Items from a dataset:

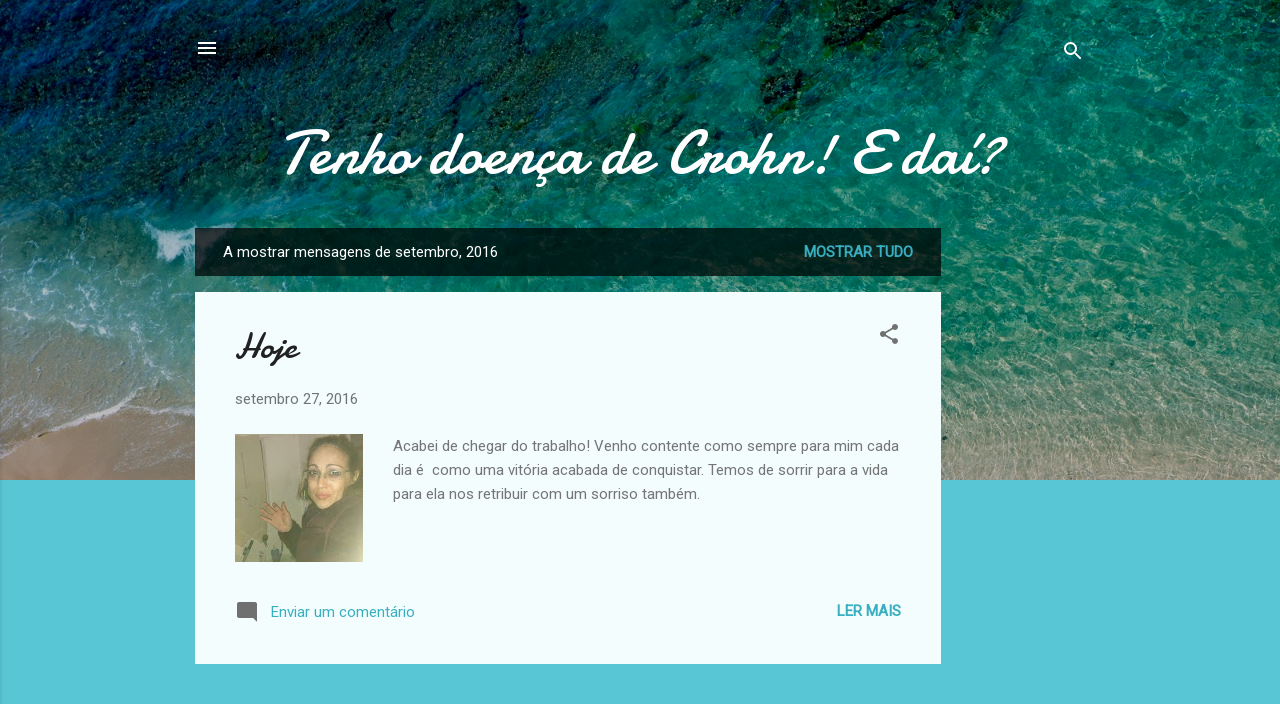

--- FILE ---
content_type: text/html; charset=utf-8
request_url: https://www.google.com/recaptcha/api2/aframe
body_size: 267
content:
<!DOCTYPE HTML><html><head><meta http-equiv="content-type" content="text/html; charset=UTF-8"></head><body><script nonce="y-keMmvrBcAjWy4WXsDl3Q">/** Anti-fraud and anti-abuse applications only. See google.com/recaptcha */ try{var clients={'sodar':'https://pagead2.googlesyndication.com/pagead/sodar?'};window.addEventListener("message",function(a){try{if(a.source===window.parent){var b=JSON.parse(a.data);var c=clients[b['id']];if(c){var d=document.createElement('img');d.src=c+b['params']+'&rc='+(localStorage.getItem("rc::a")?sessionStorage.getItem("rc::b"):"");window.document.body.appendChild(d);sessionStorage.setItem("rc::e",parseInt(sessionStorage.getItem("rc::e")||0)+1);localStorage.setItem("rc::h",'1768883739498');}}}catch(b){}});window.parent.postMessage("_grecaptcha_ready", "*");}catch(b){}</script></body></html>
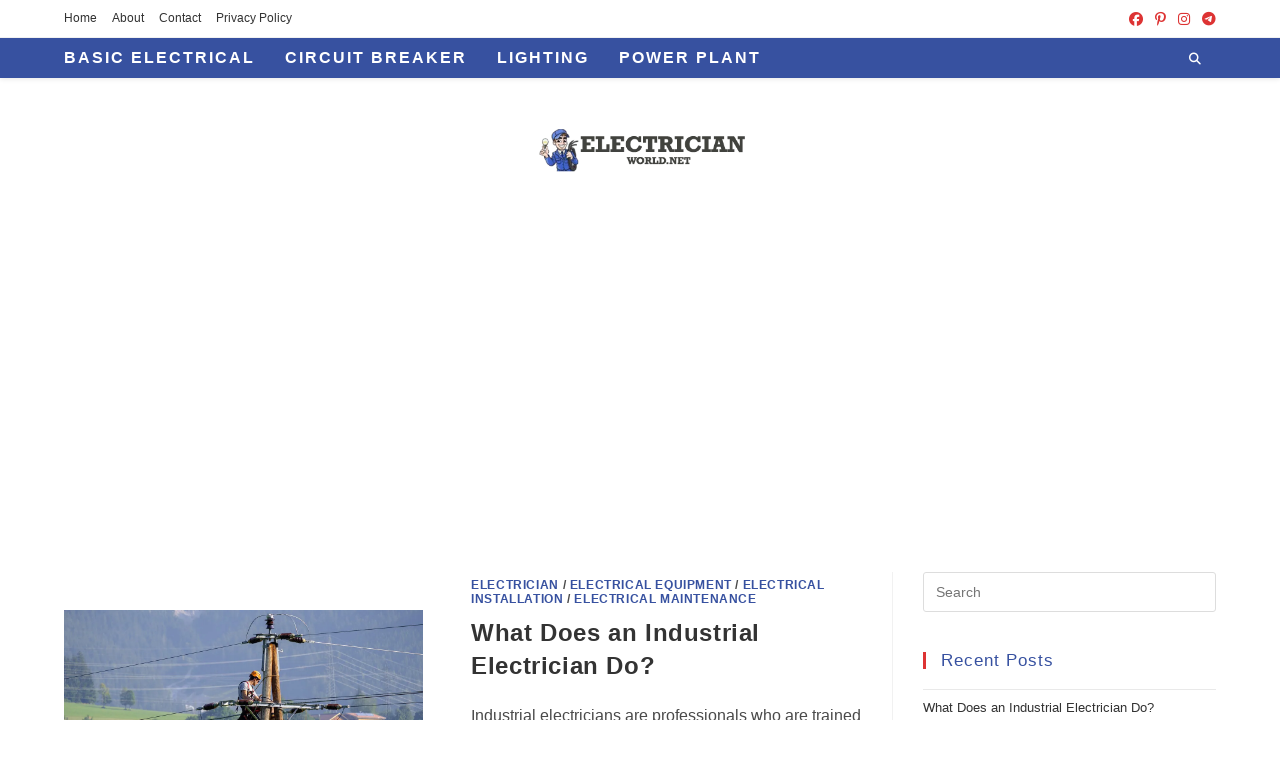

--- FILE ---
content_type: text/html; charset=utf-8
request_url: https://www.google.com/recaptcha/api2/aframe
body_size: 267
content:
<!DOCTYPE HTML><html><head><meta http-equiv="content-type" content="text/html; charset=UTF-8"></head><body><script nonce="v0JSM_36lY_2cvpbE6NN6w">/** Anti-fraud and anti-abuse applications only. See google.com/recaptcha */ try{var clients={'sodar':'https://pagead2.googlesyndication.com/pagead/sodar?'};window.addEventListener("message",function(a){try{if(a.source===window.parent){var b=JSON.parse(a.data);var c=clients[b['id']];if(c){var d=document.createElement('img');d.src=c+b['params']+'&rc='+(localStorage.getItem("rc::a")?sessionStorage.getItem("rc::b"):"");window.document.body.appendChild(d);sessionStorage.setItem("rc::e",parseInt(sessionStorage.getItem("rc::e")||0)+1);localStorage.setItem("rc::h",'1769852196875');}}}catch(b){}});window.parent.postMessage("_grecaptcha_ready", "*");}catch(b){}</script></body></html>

...

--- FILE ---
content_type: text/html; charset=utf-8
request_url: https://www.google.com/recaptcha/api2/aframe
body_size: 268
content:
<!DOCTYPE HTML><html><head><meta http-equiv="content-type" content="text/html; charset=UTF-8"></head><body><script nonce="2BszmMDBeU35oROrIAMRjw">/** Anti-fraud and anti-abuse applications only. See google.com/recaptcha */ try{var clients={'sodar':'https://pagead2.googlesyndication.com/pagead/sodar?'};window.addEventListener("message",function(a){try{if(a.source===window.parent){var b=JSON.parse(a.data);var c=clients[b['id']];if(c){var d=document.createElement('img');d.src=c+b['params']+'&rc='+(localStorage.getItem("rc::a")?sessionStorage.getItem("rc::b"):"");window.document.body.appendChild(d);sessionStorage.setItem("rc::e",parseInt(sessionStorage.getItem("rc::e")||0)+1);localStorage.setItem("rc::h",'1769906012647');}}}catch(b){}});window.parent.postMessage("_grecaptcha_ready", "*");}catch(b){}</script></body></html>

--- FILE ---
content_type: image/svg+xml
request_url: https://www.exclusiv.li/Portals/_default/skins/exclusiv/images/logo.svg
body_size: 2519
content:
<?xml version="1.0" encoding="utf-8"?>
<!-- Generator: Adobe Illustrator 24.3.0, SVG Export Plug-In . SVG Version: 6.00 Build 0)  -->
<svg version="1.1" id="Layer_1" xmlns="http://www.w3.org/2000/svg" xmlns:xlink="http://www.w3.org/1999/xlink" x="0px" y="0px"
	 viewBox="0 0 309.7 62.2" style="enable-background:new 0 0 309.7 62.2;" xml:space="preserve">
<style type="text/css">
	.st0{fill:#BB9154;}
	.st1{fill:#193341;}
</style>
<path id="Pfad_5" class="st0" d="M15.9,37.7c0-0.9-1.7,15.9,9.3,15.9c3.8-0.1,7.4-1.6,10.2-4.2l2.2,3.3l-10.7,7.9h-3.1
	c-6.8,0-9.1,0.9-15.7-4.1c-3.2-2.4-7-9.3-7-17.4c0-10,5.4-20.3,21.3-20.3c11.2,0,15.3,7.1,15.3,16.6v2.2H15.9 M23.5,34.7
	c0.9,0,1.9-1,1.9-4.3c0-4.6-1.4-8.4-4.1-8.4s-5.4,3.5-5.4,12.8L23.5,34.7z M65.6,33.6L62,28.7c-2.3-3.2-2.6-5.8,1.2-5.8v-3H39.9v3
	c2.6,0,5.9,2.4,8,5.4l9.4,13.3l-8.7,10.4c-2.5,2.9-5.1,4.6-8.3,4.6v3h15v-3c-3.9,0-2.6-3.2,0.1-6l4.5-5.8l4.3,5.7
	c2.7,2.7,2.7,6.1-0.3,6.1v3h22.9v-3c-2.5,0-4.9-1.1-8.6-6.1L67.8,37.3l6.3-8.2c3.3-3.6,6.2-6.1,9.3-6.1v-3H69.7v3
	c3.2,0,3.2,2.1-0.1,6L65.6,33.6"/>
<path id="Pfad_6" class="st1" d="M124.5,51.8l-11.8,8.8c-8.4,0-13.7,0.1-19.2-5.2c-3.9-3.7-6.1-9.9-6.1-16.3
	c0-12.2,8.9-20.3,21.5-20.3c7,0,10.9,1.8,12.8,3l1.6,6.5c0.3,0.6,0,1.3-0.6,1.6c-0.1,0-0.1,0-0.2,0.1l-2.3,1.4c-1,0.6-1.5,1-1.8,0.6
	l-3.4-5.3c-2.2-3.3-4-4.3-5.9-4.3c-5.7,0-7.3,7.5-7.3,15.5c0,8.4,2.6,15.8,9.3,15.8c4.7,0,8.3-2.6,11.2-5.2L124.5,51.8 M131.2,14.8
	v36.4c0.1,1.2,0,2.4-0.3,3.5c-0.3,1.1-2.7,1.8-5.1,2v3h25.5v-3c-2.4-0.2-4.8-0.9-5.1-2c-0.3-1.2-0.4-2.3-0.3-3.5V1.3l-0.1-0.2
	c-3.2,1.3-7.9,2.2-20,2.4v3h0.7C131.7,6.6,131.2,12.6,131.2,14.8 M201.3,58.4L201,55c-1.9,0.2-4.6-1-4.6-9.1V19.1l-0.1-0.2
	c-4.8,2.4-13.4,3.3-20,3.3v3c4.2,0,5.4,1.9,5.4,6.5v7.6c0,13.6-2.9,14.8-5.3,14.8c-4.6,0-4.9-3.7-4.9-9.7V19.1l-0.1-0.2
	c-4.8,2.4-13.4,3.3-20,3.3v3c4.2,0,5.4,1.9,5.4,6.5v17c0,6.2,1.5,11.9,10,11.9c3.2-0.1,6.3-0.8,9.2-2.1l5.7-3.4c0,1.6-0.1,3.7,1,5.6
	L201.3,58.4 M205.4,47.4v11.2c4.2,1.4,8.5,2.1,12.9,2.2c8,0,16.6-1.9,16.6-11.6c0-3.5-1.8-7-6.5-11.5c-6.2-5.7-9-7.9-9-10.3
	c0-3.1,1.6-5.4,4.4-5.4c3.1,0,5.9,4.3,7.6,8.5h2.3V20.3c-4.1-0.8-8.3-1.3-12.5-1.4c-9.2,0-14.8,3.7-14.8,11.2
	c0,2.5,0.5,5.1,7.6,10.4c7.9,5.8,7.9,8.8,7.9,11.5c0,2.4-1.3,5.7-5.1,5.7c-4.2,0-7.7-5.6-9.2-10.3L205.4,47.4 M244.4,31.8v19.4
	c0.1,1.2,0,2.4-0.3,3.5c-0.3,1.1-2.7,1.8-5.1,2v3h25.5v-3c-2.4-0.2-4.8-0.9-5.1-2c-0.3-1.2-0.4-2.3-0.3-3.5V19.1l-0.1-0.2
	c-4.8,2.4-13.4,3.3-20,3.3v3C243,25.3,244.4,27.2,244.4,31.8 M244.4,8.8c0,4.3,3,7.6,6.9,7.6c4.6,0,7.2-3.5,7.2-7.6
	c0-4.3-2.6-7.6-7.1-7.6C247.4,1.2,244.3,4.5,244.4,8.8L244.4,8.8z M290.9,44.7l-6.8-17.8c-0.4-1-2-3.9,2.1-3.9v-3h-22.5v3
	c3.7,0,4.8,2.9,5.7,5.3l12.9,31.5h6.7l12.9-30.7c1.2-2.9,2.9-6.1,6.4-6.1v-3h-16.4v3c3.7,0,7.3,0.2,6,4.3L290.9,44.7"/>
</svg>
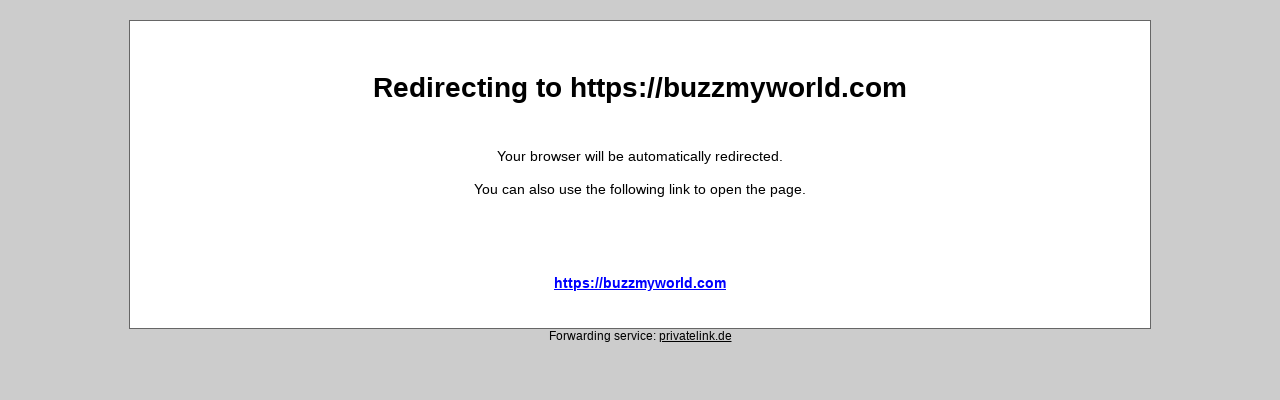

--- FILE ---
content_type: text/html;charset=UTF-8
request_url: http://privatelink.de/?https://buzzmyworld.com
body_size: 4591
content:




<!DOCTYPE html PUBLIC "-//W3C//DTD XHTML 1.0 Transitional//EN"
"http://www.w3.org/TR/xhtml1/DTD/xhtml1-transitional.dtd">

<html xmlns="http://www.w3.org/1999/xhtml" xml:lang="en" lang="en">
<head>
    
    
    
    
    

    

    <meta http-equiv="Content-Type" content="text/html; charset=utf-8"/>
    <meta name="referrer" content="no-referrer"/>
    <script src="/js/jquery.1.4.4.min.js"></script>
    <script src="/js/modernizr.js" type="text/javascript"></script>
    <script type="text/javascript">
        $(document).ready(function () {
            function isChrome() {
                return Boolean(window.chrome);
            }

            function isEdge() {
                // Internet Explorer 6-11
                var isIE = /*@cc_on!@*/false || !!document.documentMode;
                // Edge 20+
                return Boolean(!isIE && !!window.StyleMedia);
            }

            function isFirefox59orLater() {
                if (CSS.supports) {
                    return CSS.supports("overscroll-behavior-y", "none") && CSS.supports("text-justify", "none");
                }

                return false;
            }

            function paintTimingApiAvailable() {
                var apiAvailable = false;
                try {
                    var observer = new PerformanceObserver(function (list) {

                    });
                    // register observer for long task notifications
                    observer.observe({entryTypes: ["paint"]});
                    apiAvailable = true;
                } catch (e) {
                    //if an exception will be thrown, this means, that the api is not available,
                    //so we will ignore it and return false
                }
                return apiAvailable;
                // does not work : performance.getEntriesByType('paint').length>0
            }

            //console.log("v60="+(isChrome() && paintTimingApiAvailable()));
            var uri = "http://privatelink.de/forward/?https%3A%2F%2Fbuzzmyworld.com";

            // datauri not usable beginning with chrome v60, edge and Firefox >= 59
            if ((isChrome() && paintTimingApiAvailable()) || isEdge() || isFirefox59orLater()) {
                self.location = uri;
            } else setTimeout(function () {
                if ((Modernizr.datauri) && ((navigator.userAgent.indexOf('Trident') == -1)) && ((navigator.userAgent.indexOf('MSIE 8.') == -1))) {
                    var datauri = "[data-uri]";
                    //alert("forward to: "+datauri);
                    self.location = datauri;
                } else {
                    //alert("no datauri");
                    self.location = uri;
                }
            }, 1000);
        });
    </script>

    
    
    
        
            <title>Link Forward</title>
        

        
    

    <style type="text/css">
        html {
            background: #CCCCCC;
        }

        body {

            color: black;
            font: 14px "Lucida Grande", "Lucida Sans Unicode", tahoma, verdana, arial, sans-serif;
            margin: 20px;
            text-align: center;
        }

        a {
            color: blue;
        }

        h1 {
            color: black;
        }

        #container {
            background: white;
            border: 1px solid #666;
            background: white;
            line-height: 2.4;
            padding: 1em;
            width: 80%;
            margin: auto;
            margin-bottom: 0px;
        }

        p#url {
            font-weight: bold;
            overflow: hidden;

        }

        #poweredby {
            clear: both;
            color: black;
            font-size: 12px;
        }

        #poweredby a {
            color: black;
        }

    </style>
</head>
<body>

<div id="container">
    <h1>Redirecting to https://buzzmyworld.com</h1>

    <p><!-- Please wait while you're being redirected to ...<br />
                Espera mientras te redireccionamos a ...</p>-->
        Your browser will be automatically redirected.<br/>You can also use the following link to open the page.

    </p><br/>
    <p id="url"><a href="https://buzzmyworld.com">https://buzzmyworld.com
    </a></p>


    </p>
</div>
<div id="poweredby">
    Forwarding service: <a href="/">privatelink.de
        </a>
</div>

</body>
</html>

WORK ITEM:
Pull out all lines from the entries above that include the word "datauri".

THE ANSWER:
            // datauri not usable beginning with chrome v60, edge and Firefox >= 59
                if ((Modernizr.datauri) && ((navigator.userAgent.indexOf('Trident') == -1)) && ((navigator.userAgent.indexOf('MSIE 8.') == -1))) {
                    var datauri = "[data-uri]";
                    //alert("forward to: "+datauri);
                    self.location = datauri;
                    //alert("no datauri");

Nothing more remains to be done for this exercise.